Es difícil imaginar un hombre que se incline orgullosamente por la esclavitud. Hablo de personas que, sin tener problemas psiquiátricos, ansíen su cautiverio. Perder la posibilidad de actuar con autonomía, sin cargas que impongan el sometimiento a las disposiciones del prójimo, no es un estado ideal. Es verdad que la situación del amo difiere de aquélla protagonizada por quienes acarrean los grilletes o soportan el látigo. En esa relación de poder, como se conoce, una parte podría decantarse por preservar un sistema donde los privilegios que sustentan su mando permanezcan invariables. Con todo, incluso ese ánimo de dominio no parece constituirse en un atributo que, sin importar las circunstancias, nos caracterice. El agotamiento de nuestros días muestra un trayecto que tiene una meta distinta, en la cual los servilismos deberían ser accidentales, involuntarios, trágicos.
Ahora bien, esa libertad puede ser objeto de preferencia o elección. Según Risieri Frondizi, preferir no implica un conocimiento acerca del valor de algo que buscamos. Se trata de un acto que no demanda ningún razonamiento serio, menos todavía profundo; al contrario, puede obedecer a reacciones instintivas. El elector tiene un tipo de actitud que resulta diferente. Antes de adoptar alguna determinación, esa persona discurre sobre su carácter superior, puesto que las otras propuestas quedarán relegadas. Su juicio final será, por tanto, el producto de una deliberación que sea convincente. Así, en su criterio, el simple gusto no es fundamental para orientarlo al respecto ni, peor aún, a los semejantes.

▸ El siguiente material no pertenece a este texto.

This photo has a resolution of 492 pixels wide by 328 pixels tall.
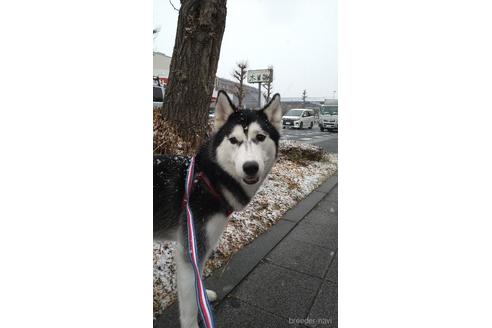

  Si atendemos esa distinción de Frondizi, está claro que preferir la libertad es insuficiente. Cuando el motivo de su escogimiento es tan rudimentario, privado del menor fundamento, no pesaría mucho perderla. Su amparo exige que haya una reflexión capaz de sustentar esa resolución en cualquier campo. Pero tampoco basta con que nos limitemos a elegir ese valor, pues, sin un sistema adecuado para su salvaguarda, nuestra toma de posición puede ser intrascendente. Correspondería, en consecuencia, que complementásemos esa elección con un compromiso: la defensa del liberalismo. Es la derivación razonable de respaldar una línea que sea indiscutiblemente contraria a toda servidumbre. No se halla otra doctrina que nos depare lo necesario para consolidar ese impulso de soberanía, esa propensión favorable a nuestra felicidad. Aclaro que esto no debe ser entendido como una invitación al fanatismo. Los seguidores de esta indeseable calaña no guardan relación con nuestra postura. La condición de hombres libres conlleva también ese deber, propio del sujeto a quien no gobiernan las vísceras.

Nota pictórica. El juego de la morra es una obra que pertenece a Johann Liss (1597 o 1590–1631 o 1627).